# Cocreate instance failed



## chopper9 (Nov 21, 2004)

OS: Win 98 SE
Sorry, don't know if this should be posted on This forum or Networking?
Made a tragic error. Bought a WPC54g version 1 wireless adapter for notebook. It was installed and working. When I realized the drivers were dated July 2002, and was not even the current model on website, I returned for the newer version. I uninstalled thru Add/remove programs. Then I went through installation of WPC54g version 2 card. All seemed to install perfectly. But when it boots to desktop, I get the error message:

ODHOST
Co create instance failed
status is 0x80040154

clicking OK, brings up the 2nd. error message:
Microsoft Visual Runtime Library
Runtime Error
Program...Ram Files\Linksys\Wireless-G Notebook Adapter\
ODHOST.exe

I have been on numerous times with Linksys support and I am tired of uninstalling and reinstalling with same error.
Linksys support has not answered my e-mail. I am lost. I believe this is a registry edit thing? But I don't know how to do it. Has ANYBODY seen this before? Help please!!!! 
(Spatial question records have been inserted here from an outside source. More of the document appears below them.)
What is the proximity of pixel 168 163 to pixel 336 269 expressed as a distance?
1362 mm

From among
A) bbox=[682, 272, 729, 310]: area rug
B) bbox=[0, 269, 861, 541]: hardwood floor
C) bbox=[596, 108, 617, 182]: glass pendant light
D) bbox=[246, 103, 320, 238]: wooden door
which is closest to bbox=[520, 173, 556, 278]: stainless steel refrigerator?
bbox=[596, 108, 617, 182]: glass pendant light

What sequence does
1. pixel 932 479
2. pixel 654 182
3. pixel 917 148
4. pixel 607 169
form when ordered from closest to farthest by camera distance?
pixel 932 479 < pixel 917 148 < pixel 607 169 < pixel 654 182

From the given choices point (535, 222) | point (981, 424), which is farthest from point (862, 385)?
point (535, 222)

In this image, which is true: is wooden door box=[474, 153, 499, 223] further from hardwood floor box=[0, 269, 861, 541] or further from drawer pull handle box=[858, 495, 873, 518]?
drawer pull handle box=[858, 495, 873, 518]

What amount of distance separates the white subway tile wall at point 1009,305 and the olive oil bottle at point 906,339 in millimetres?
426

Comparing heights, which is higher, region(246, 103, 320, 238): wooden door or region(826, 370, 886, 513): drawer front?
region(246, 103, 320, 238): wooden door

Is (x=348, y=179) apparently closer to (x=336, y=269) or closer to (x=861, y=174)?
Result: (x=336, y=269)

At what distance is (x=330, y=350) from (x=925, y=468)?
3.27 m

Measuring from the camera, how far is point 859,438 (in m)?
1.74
When I uninstall through Contol Panel Add/Remove programs, computer boots normally. Cannot get this thing installed and Linksys doesn't seem interested in solving the problem. Went to MS and tried a search in Support and could not find.
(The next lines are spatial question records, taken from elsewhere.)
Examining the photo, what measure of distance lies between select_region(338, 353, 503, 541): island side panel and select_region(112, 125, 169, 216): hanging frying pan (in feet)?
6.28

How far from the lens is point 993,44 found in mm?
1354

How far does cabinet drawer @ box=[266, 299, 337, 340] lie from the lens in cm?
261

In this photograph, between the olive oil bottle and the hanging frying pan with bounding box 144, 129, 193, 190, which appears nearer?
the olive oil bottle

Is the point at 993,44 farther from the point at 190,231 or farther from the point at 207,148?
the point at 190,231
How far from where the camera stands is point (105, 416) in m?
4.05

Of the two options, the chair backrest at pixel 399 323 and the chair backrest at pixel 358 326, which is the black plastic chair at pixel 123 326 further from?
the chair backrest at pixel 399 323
PS: I unplugged Linksys router and modem for about 5 minutes and no change.


----------



## Linkmaster (Aug 12, 2001)

Hi chopper9, Welcome to TSG !!
Right click on MyComputer, Properties, Device Manager.
Look for the Wireless adapter/adapters. Right click and remove/uninstall both of them. 
When told you are going to remove these from your system, select OK.
Reboot, windows may find the new hardware, reinstall the driver, just follow the prompts. Dont let windows search, select display a list, select Network adapter (or similar) and select have disk. Put in driver disk and find the driver by browsing.


----------



## Linkmaster (Aug 12, 2001)

Here is the latest driver :
http://www.linksys.com/download/driver.asp?dlid=134


----------



## chopper9 (Nov 21, 2004)

Thanks TW56
I had done all of that.
Finally, I received an e-mail from Linksys technical support as follows:

Make sure that the old utility or driver is already uninstalled.
>>Install the odyssey.exe file on the setup CD and then restart the computer.
>>Download the driver posted in our website (www.linksys.com/download).
>>Use Boingo WLAN Utility.

Actually the file was called odysseySDK.exe on the setup CD. With the old utility and drivers uninstalled, ran this odysseySDK.exe. Don't really know what that is? I don't know if it is an ODHOST mgr. or registry editor or exactly what it does. Rebooted computer, installed utility and drivers, and shut off computer. Inserted the wireless notebook adapter card, and started computer. It installed perfectly and no error messages.

I would never have gotten this without that little tidbit from Linksys technical support. Hopefully, this will help someone else.
Thanks to all.


----------